STORIES

How Kodak Ads Captured the Changing Indian Family

Khushmi MehtaKhushmi Mehta

Research Editor

Khushmi (she/her) holds a bachelor’s in Visual and Critical Studies from the School of the Art Institute of Chicago and is currently pursuing a PhD in Art History from the Graduate Center, CUNY. Her research interests include issues of decolonisation, archive formations and art historical pedagogy. Khushmi’s roles at the MAP Academy include editing research and scripts for the MAP Academy’s Online Courses. She is currently based in New York City.

What can the changing trajectory of Kodak advertisements over the years tell us about Indian middle-class families and their patterns of consumption after independence?

The advertisement “Kodak Pictures Tell the Story” published in The Times of India on 26 January 1925 shows a simple black and white line drawing depicting two women holding cameras, engaged in conversation. In the background, a turbaned man sits cross-legged smoking a hookah. The caption reveals that the women – as well as the target viewers of the advertisement – are not Indians but rather tourists or the wives of colonial officials temporarily based in India. The images seem to be compelling the travellers to purchase a Kodak camera to capture the “glorious scenes” and “interesting sights” they encounter during their journeys across India. 

Other images from this campaign also incorporated the trope of a European tourist enjoying the subcontinent’s landscapes and encountering figures like craftsmen or Indian women carrying clay pots. As scholar Jennifer Orpana explains, these advertisements “presented Indians as exoticized or essentialized tropes intended to delight Western viewers, highlight differences, mask racial tensions, and naturalize colonial power and presence in India.”

These advertisements were aligned with Kodak’s campaigns in the West, which had featured the figure of the ‘Kodak Girl’ since the early 1900s. At that time, Kodak had begun to produce roll film and cheaper, portable cameras. In response, these advertisements were meant to represent an independent woman at the dawn of a new progressive era ushered in by feminist movements in the West. Women enjoyed more freedom, explored the world and could “take the Kodak” with her on her travels. Featuring this recognisable figure of the ‘Kodak Girl,’ advertisements in India at this time, were intended to appeal to the taste of Western tourists and consumers rather than the native Indian traveller. These advertisements also reflected the role of photography at the time as a powerful tool to further imperialist agendas and meet the growing demand in the West for exoticised images of British colonies and the ‘Orient’.  
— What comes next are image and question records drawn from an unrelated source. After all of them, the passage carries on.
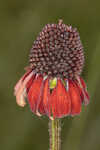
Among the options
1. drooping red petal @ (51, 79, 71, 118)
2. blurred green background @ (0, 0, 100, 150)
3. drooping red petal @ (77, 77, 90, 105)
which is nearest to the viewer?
drooping red petal @ (51, 79, 71, 118)

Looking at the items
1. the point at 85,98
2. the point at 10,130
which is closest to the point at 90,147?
the point at 10,130

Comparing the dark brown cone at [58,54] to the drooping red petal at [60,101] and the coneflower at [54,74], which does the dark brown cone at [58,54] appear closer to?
the coneflower at [54,74]

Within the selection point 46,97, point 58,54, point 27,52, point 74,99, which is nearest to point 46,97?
point 46,97

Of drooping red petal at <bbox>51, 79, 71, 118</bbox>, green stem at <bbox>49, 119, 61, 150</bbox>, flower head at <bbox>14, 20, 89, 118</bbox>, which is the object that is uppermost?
flower head at <bbox>14, 20, 89, 118</bbox>

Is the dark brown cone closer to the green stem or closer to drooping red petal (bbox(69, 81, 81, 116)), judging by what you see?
drooping red petal (bbox(69, 81, 81, 116))

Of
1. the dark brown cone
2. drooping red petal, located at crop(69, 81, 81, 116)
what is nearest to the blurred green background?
the dark brown cone

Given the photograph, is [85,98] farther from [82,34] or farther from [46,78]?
[82,34]

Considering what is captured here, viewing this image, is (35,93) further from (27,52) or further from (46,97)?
(27,52)

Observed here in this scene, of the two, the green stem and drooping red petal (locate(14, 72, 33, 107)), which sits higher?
drooping red petal (locate(14, 72, 33, 107))
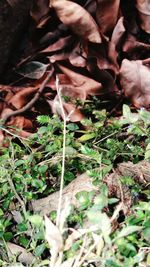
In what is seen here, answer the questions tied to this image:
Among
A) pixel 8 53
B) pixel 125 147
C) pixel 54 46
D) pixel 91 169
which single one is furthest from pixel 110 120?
pixel 8 53

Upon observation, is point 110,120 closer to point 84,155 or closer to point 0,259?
point 84,155

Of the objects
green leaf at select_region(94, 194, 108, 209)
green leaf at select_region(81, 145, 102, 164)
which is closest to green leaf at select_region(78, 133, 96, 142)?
green leaf at select_region(81, 145, 102, 164)

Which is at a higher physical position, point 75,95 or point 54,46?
point 54,46

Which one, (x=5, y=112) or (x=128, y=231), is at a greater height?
(x=128, y=231)

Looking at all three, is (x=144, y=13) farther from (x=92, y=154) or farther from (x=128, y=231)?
(x=128, y=231)

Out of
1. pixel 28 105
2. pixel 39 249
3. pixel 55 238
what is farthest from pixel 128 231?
pixel 28 105

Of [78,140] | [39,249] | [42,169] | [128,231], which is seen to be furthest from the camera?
[78,140]
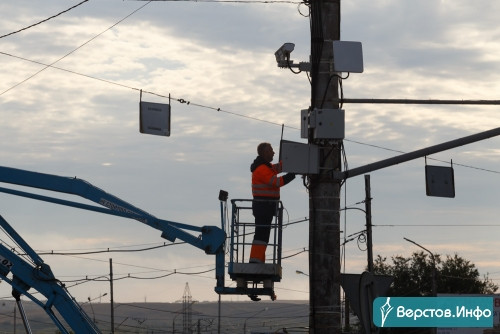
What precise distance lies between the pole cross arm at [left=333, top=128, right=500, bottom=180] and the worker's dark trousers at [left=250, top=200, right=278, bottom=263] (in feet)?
5.51

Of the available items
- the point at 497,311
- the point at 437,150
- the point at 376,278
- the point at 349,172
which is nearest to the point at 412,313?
the point at 437,150

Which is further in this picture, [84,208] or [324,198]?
[84,208]

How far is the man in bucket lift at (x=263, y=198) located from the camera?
19.2 meters

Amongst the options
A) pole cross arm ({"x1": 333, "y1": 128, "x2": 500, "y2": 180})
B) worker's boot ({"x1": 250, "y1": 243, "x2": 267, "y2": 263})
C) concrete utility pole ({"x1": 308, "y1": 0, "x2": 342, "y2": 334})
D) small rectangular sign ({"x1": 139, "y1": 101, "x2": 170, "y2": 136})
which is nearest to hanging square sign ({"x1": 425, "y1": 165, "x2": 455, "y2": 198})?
pole cross arm ({"x1": 333, "y1": 128, "x2": 500, "y2": 180})

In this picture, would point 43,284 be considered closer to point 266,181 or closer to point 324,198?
point 266,181

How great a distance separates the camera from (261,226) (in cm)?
1922

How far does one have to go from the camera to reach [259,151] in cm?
1959

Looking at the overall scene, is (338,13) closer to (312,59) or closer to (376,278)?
(312,59)

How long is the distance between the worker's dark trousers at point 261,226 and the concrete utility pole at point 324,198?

It was only after India’s independence in 1947 that Kodak’s advertising strategies began to cater to Indian consumers. In 1969, several decades after Kodak Limited was established in Bombay (now Mumbai), the company ran a series of advertisements in The Times of India. These simple black-and-white advertisements all centred around the trope of a typical nuclear family, depicting a father figure photographing his wife and child. In one, we see the mother reading a book with her daughter; in another, a mother holding a baby taking its first steps. 

Post-independence advertisements began to consider the shifting socio-political context and new audiences in India, accounting for factors such as race and class. These images now represented patriarchal, nuclear, middle-class families. They introduced the figure of the “father-photographer,” suggesting that it was the responsibility of the father to capture fleeting memories for his family. These images were also strikingly similar to those being circulated by the National Programme for Family Planning which typically depicted a couple with two children, usually a boy and a girl. As the Government made a case for family planning, one of its arguments was that smaller families had more time and resources to focus on their well-being and leisure. In depicting a nuclear family documenting their moments together, these Kodak advertisements were also in conversation with these circulating ideas of what a modern, progressive Indian family should look like. 

Moving away from the emphasis on femininity and freedom, Kodak’s advertisement now sought to represent ideals of a new, postcolonial India by marketing photography as a shared domestic and cultural practice  — predominantly the domain of the patriarch of the family.

As the modes of capturing daily moments shift in this digital age and access to mobile technologies proliferates across India, Kodak is no longer synonymous with taking family photographs. Even so, its advertisements remain a valuable record of a moment in time when the Indian middle class was in the process of defining its image of modernity.